As for the file format change, I've adapted my scripts and it's not an issue any more. Maybe it's worth to switch from CSV data format to XML or, say, JSON to avoid such problems in future.

Aiji Aiji 2018年9月27日, edited 2018年9月28日 2018年9月27日 UTC 上午10:11:02, edited 2018年9月28日 UTC 上午8:01:45 link 永久链接

I think the same about user personal data. It's fine to use the data to perform analysis intra-Tatoeba, but exporting the content of a profile is not really fine actually.
Besides, thinking farther than "it's cool to have data exported", I cannot really think of any relevant data for extra-Tatoeba tools, except the proficiency of the languages. Would there be any other?

About the change of format, I don't think that keeping the same format forever to ensure tools compatibility is the best solution. Once in a wild, as you said, the format HAS to change.
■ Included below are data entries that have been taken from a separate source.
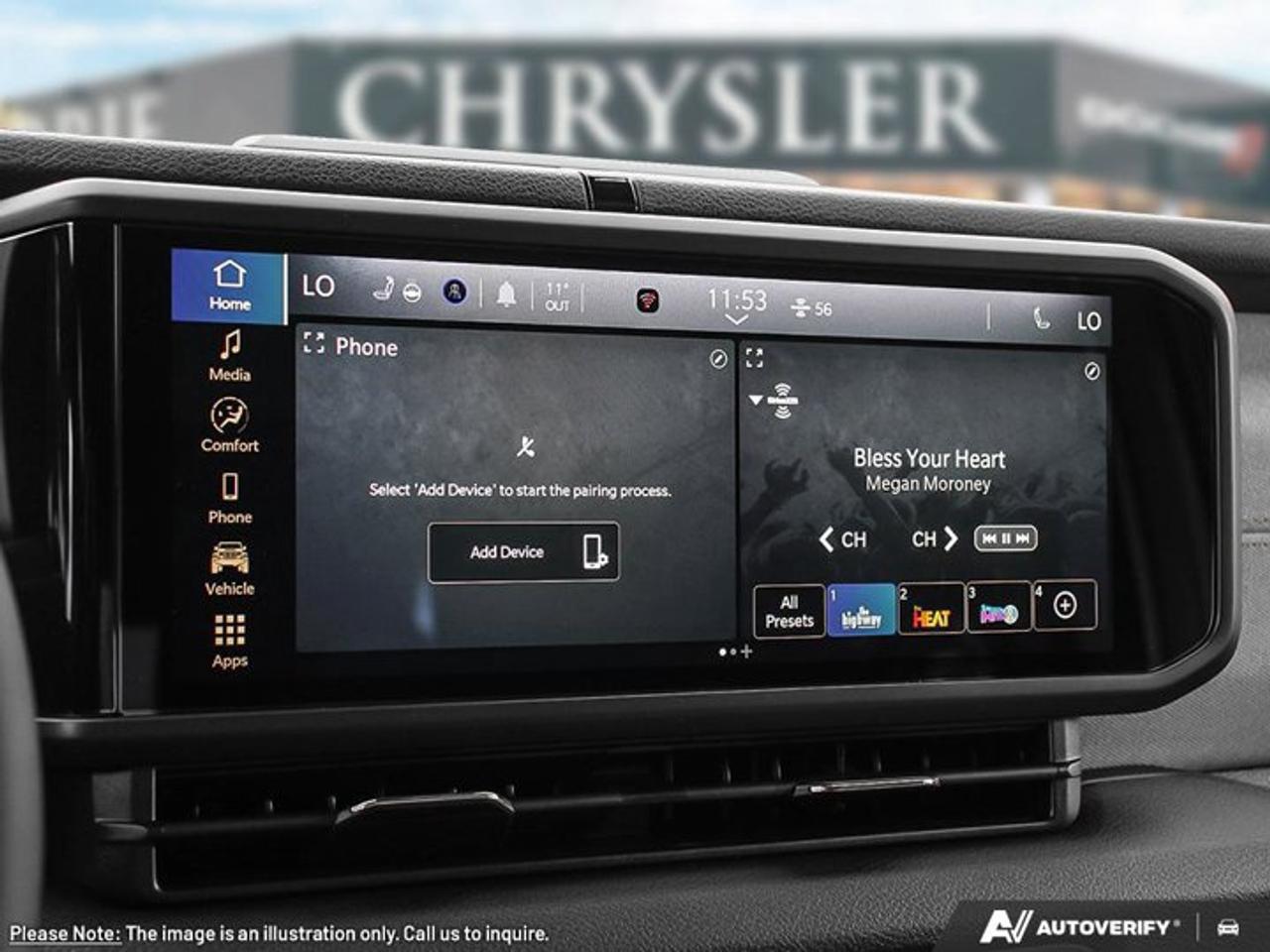 2025 Jeep Wrangler Willys Photo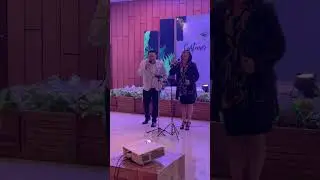 All of Me by MingMing MC & Rini Alesha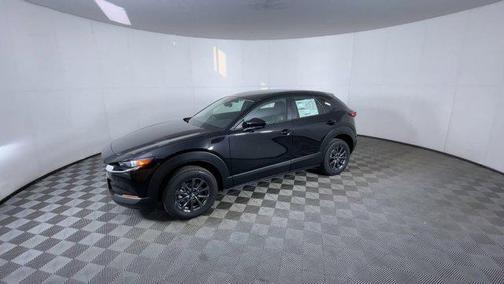 2026 Mazda CX-30 2.5 S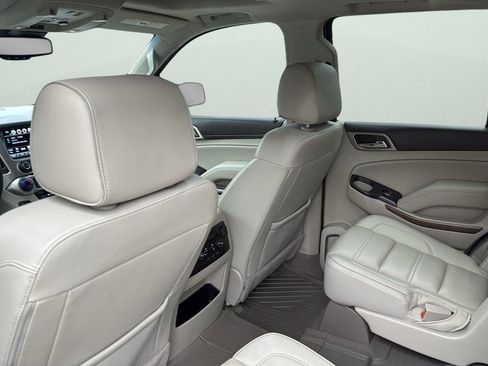 Used 2018 GMC Yukon Denali w/ Denali Ultimate Package image 27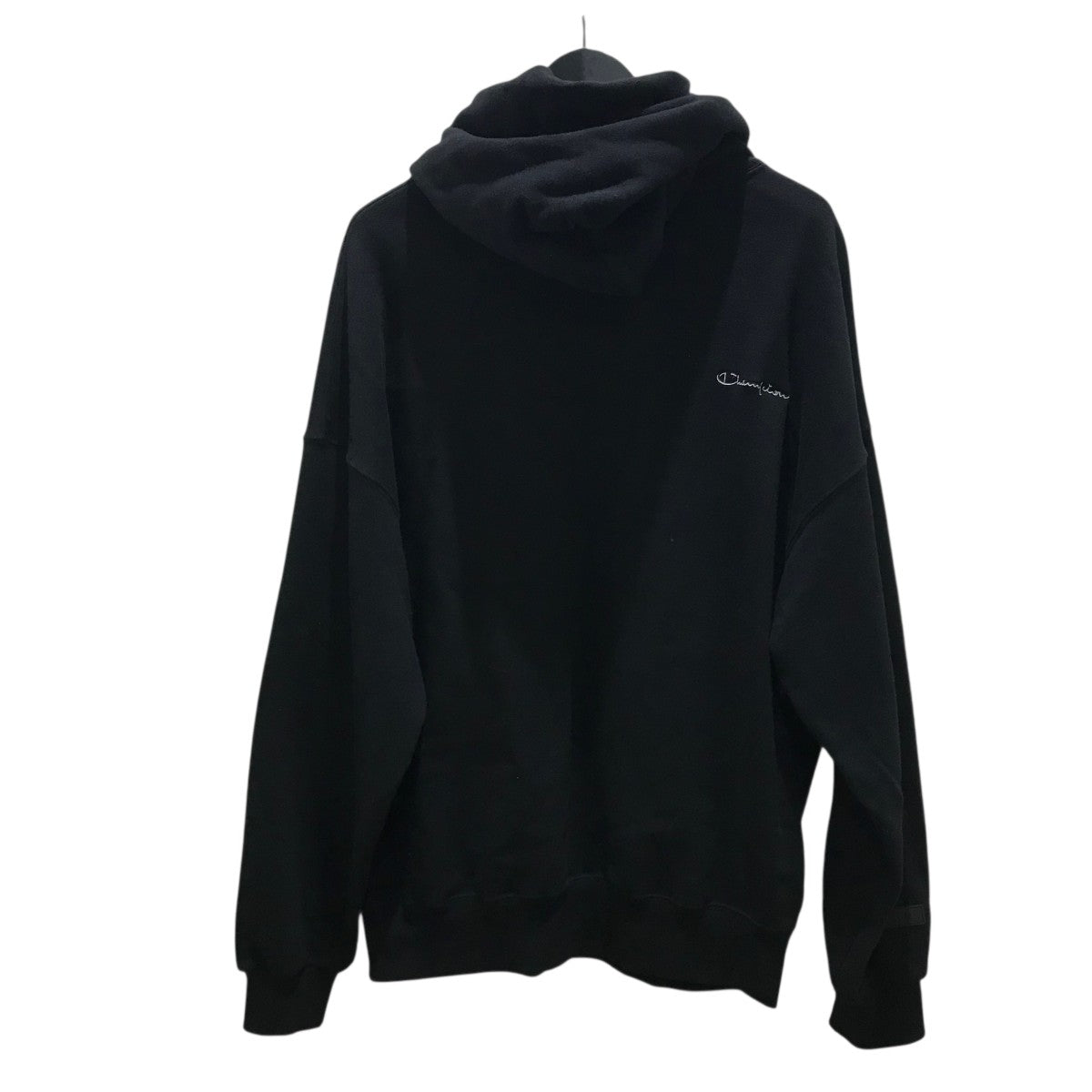 Champion×SOPH．×N．HOOLYWOOD プルオーバーパーカーC8-U124 C8-U124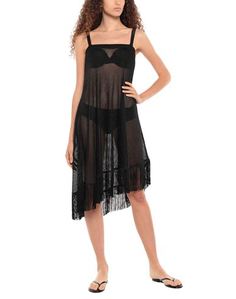 Пляжное платье Missoni Mare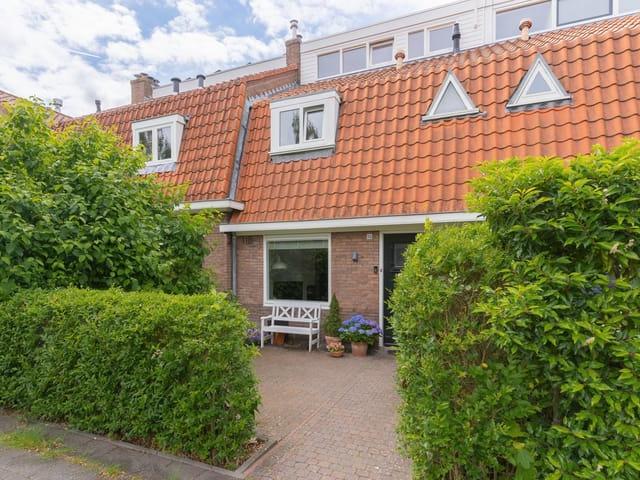 Woning te huur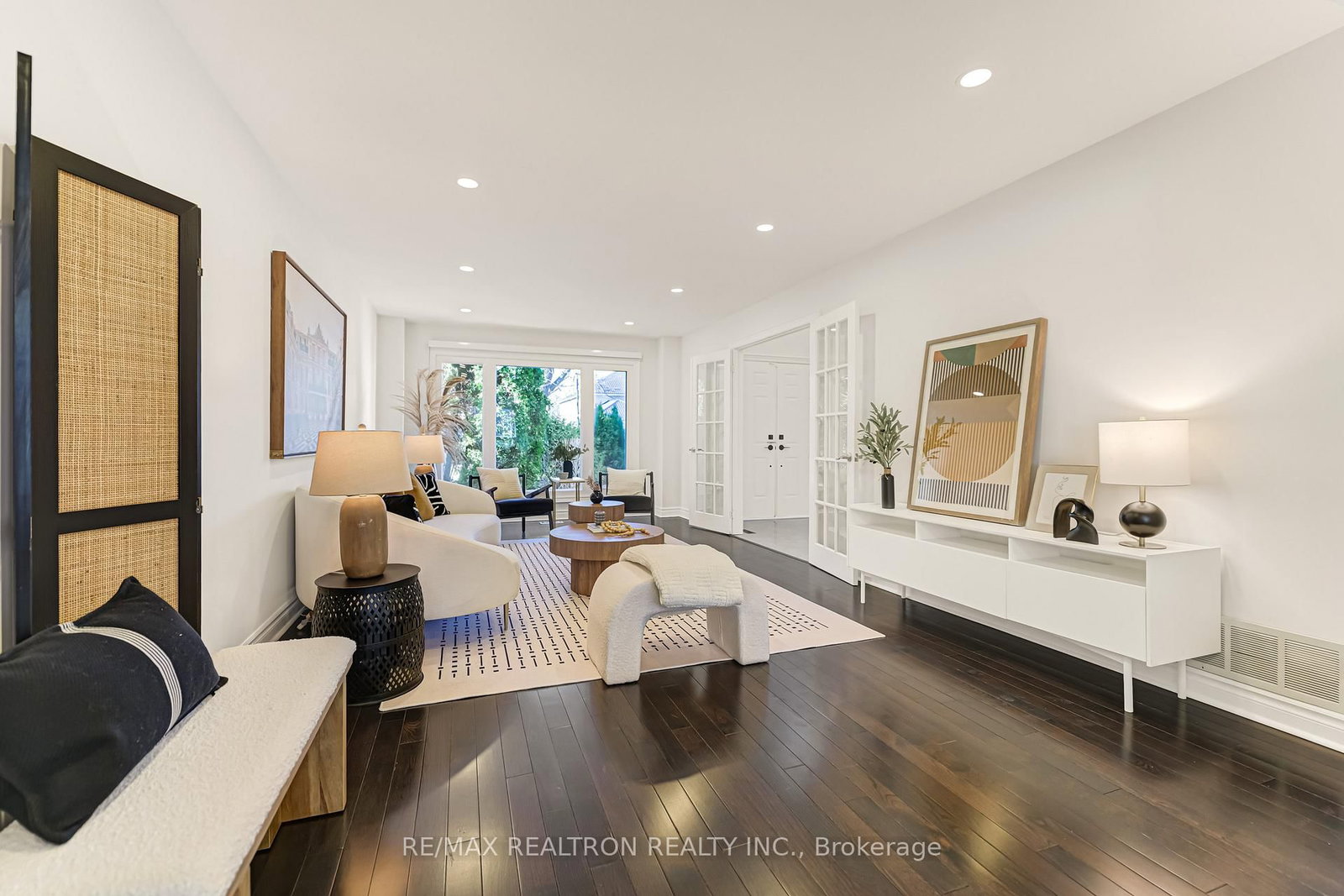 Detached House for sale at 78 Soho Crescent, Markham, Ontario, L3P 7H4 - Markville - MLS: N12990538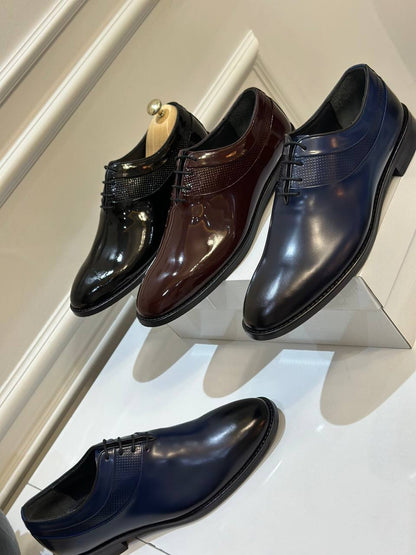 Gladiator men gentle shoes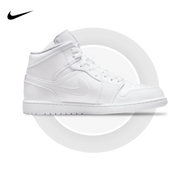 NIKE AIR JORDAN 1 (MID) + DEIN DESIGN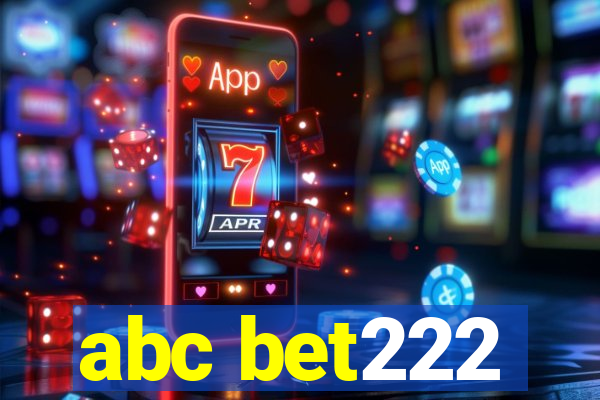 abc bet222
That's why every software has so many versions^^
I'm not very kind so for me it's just fine to do your changes, and somehow spread the message that there's is a new format (just need to find how to spread the message^^). If the tool is currently used / monitored, people will eventually see the problem. (Lost data due to incompatibility is another issue, but it's not really your fault).

Another option is to duplicate but... I mean you keep the last version of old format at its place and put the version of new format somewhere else. But other problems occur, people don't realize their files are not updated, etc. That's an industry-wide issue so... :)